Mayer et al. (IJCV 2018): The classical "realism is overrated" conclusion applies only to 2D-warp datasets; this paper provides a more nuanced finding for 3D-rendered datasets—realism and diversity must be balanced.
Infinigen: An open-source procedural 3D generation platform; this paper demonstrates its effective extension and application to stereo matching data.
Broader implication: The methodology of procedural data generation combined with parametric ablation is generalizable to any vision task requiring synthetic training data.

Rating¶

Novelty: ⭐⭐⭐⭐ — No new architecture, but the perspective of systematically ablating the data design space is distinctive and practically valuable.

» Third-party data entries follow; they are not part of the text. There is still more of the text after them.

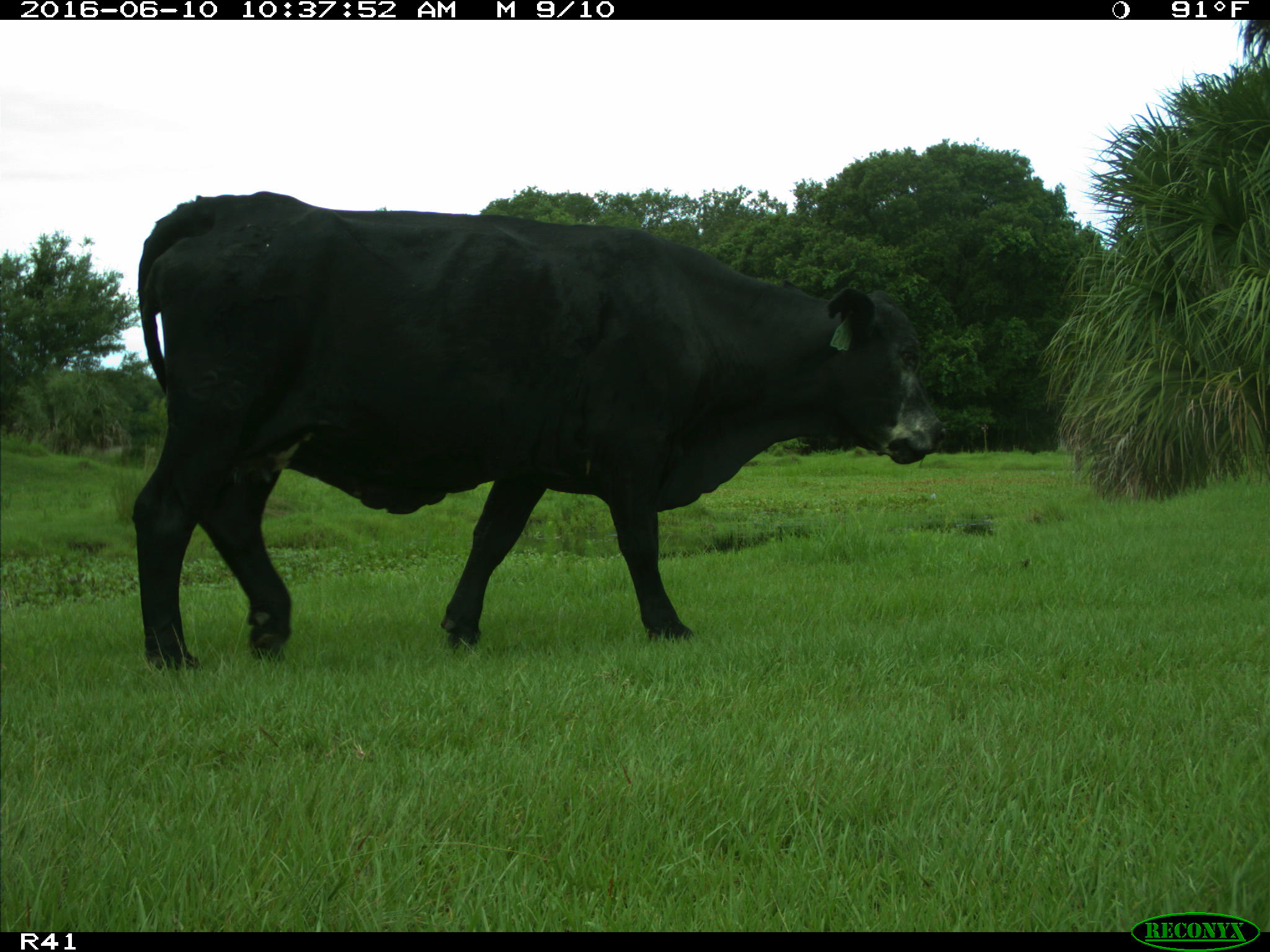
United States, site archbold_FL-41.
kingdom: Animalia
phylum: Chordata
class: Mammalia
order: Artiodactyla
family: Bovidae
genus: Bos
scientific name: Bos taurus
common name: domestic cow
Bos taurus (domestic cow).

Experimental Thoroughness: ⭐⭐⭐⭐⭐ — Ablations span 6 design dimensions, 6+ benchmarks, and 3 architectures, with cost analysis and sample efficiency curves.
Writing Quality: ⭐⭐⭐⭐⭐ — Clear structure, rich tables, actionable conclusions, and straightforward reproducibility.
Value: ⭐⭐⭐⭐ — Directly guides data engineering practices in the stereo matching community; open-sourced code further amplifies impact.